1 one kinds are separated from the thing source of containing said 10-deacetyltaxol and the method for purifying 10-deacetyltaxol, comprise the organic solution that will contain said Taxane derivative step by chromatography column, this step comprises the said filled with medium of compression, basically removed the space in the post, the organic solution that contains impure Taxane derivative is provided thus; And keep said chromatography column to be in pressure until about 5000psi.

2 methods according to claim 1, comprise the said organic solution that will contain said impure Taxane derivative additional step by chromatography column, in this chromatography column, said filled with medium is compressed, removing the space in the said post, and keep the pressure of post to be in until about 400psi.

3 according to claim 1 or the described method of claim 2, comprise and carry out some additional steps, the organic solution that is about to contain the said impure Taxane derivative that has extracted is passed through chromatography column, in this chromatography column, filled with medium is compressed, to remove the space in the said post, keep post to be in pressure then until about 400psi; Prepared the taxol that is extracted in the organic solvent thus; Be extracted in taxol slurries in the organic solvent by chromatography column with said, the filled with medium in this post is compressed, removing the space in the said post, and keeps post to be in pressure until about 50psi.

4 according to claim 1, and the described method of claim 2 or claim 3 comprises the primary step with organic solvent extraction Japanese yew biomass; Said solution is distributed between hexane and water; Then this solution is reallocated between methylene dichloride or chloroform and water; Reclaim the dichloromethane solution or the chloroformic solution of rough taxol at last.

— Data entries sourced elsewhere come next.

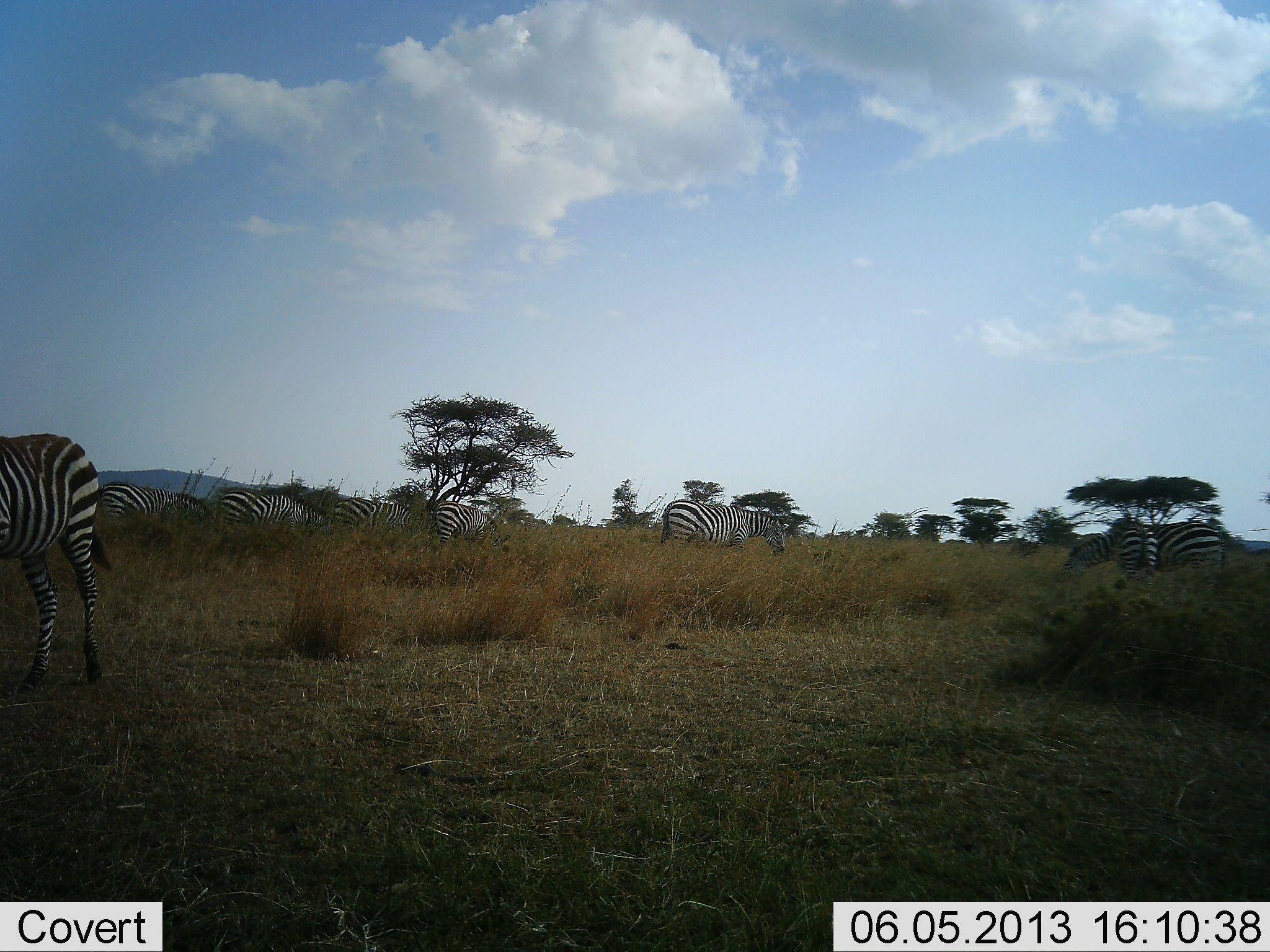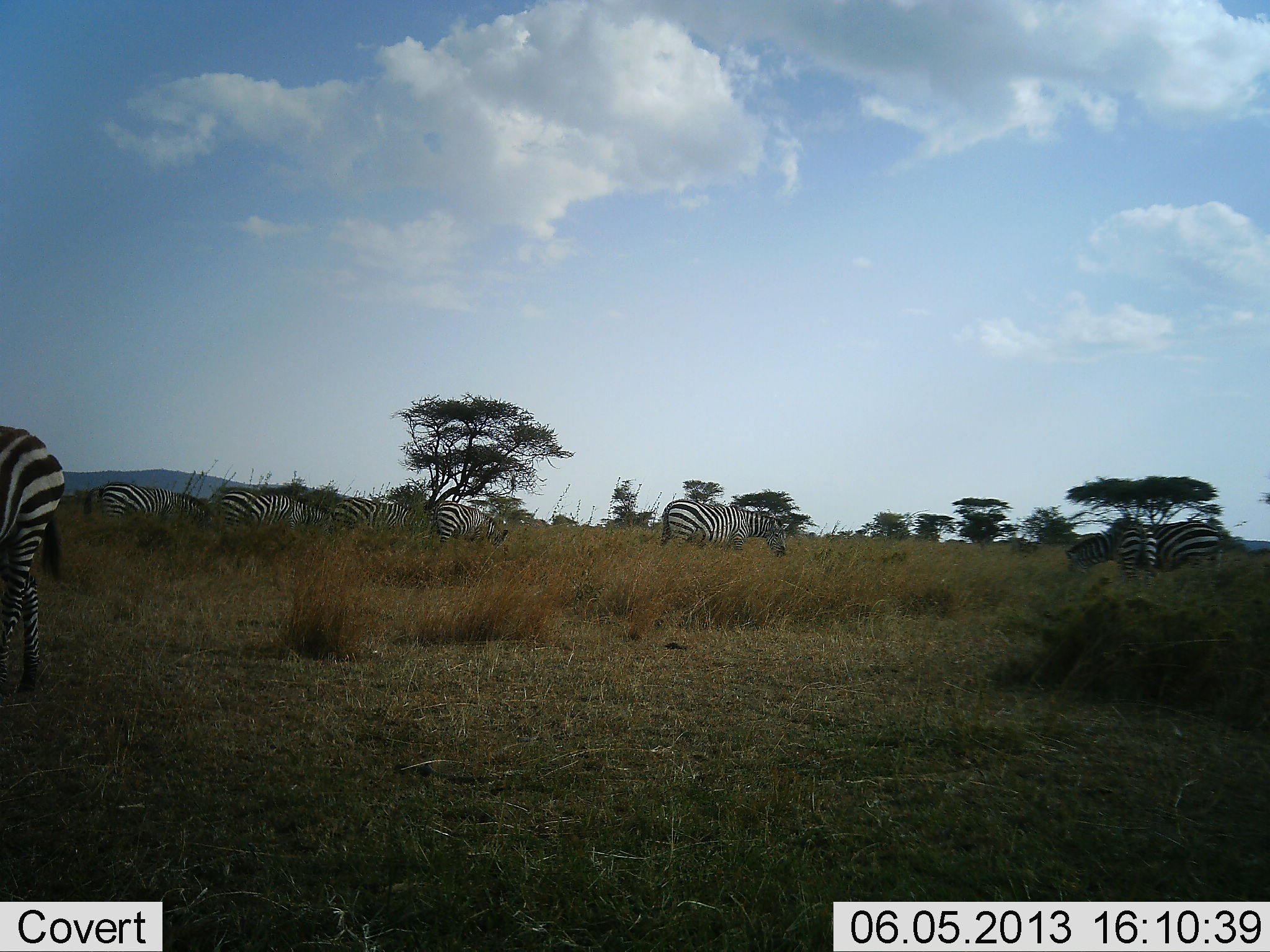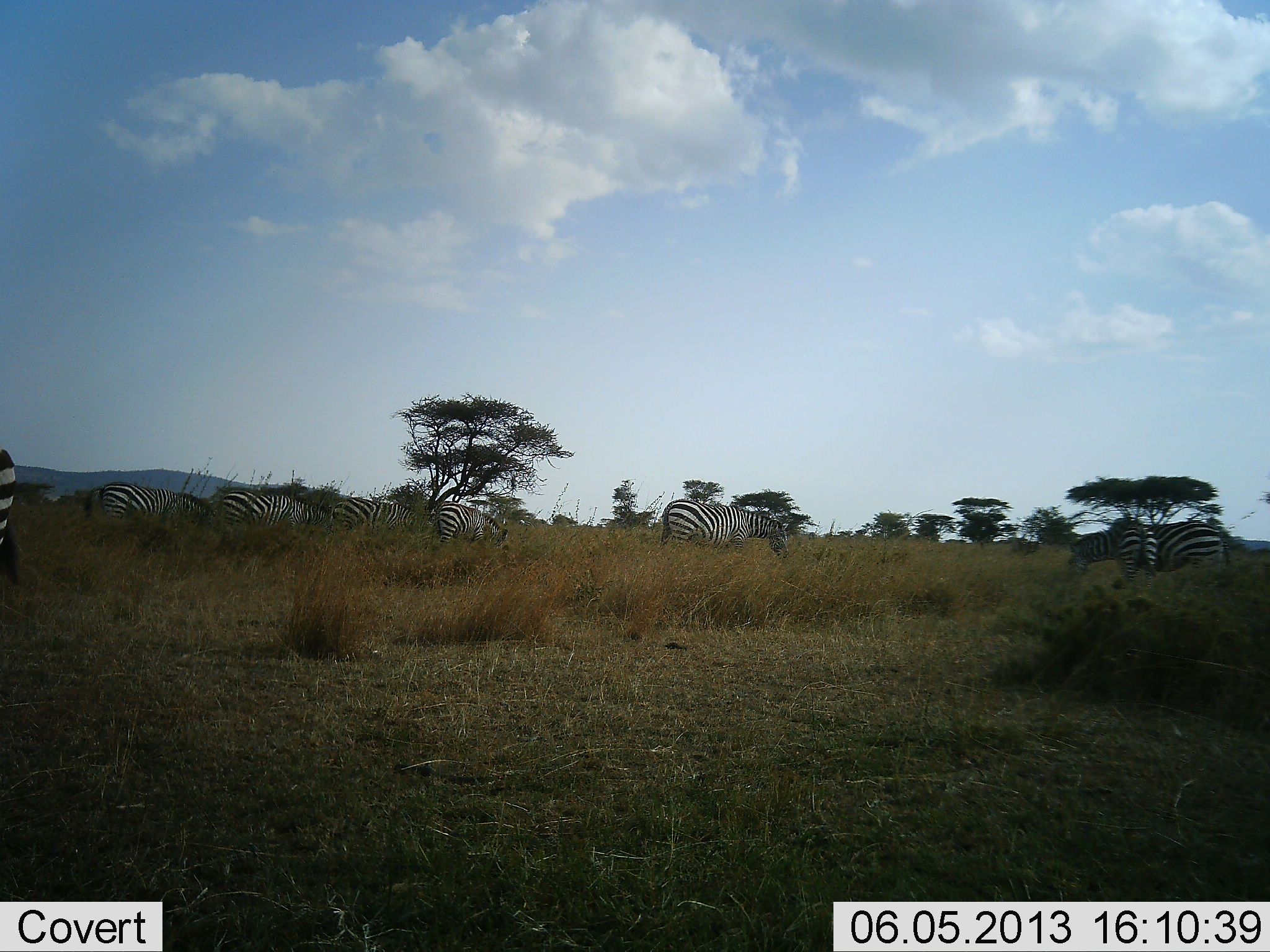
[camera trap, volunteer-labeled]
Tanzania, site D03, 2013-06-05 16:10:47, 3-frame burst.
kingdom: Animalia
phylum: Chordata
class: Mammalia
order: Perissodactyla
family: Equidae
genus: Equus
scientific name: Equus quagga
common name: plains zebra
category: zebra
Zebra (plains zebra) (Equus quagga), count 8. Behavior (volunteer vote fractions): standing 69%, resting 6%, moving 47%, interacting 6%. Young present (vote fraction): 3%. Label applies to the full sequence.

5 according to each described method in the claim 1 to 4, wherein said 10-deacetyltaxol solution comprises that the coarse crystallization taxol is at methyl alcohol, ethanol, methyl alcohol and alcohol mixture, methylene dichloride and carbinol mixture or the solution in methylene dichloride and alcohol mixture.

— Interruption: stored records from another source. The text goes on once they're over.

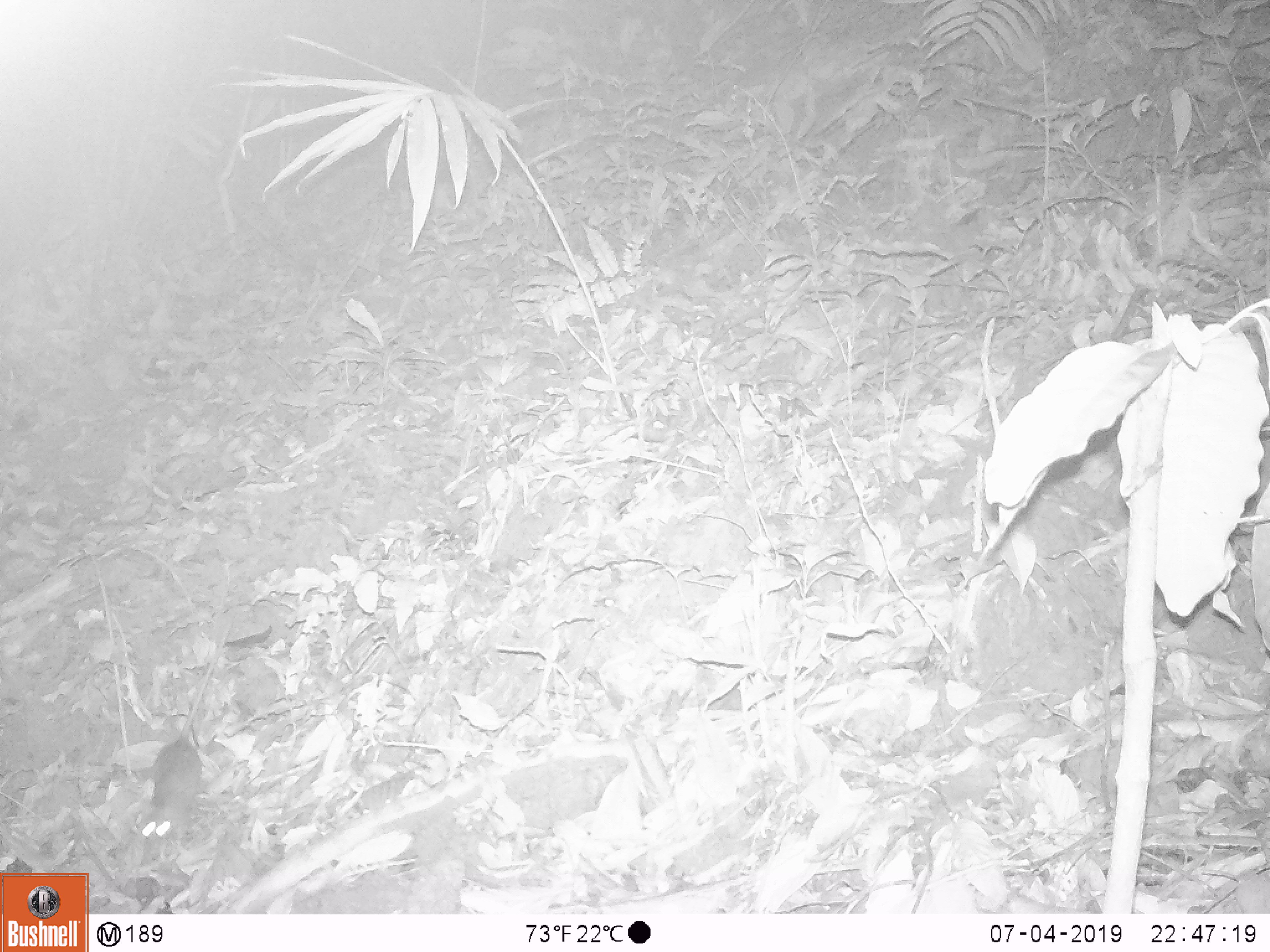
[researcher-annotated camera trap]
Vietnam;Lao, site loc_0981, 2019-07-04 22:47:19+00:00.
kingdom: Animalia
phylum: Chordata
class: Mammalia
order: Rodentia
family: Muridae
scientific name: Muridae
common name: old-world mice and rats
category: unidentified murid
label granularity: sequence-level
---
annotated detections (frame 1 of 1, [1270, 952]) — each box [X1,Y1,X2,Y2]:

6 according to each described method in the claim 1 to 5, and wherein said filled with medium is the silica gel of phenylbenzene bonding, or the silica gel of C-18 bonding; Or polystyrene-DVB resin; Or polymethacrylate resin; Or polyaromatic resin.

7 according to each described method in the claim 1 to 6, wherein said post acetone, and the gradient solution of methanol or acetonitrile/water carries out wash-out.

8 according to each described method in the claim 1 to 7, and wherein flow velocity is about 350ml/min, and wherein column pressure is maintained at about 600-800psi.

9 according to each described method in the claim 1 to 8, and wherein flow velocity is about about 1L/min to about 2L/min.

10 according to each described method in the claim 1 to 9, and the organic solvent in the wherein said first step comprises methylene dichloride, and in said third step, the precipitation liquid to be washed by said post comprises acetone, methanol or acetonitrile/water.

11 according to each described method in the claim 1 to 10, and wherein organic solvent is a methylene dichloride, and further, the elute soln by said post is an acetone; Or methanol; Or ethanol/water; Or isopropanol; Or acetonitrile/water.

12 according to each described method in the claim 1 to 11, comprises the additional step of the impure taxol step of crystallization from the elutriant of said post.

13 according to each described method in the claim 1 to 12, comprises the additional step of crystallization 9-dihydro-1,3 acetyl baccatin III step from the part elutriant of said post.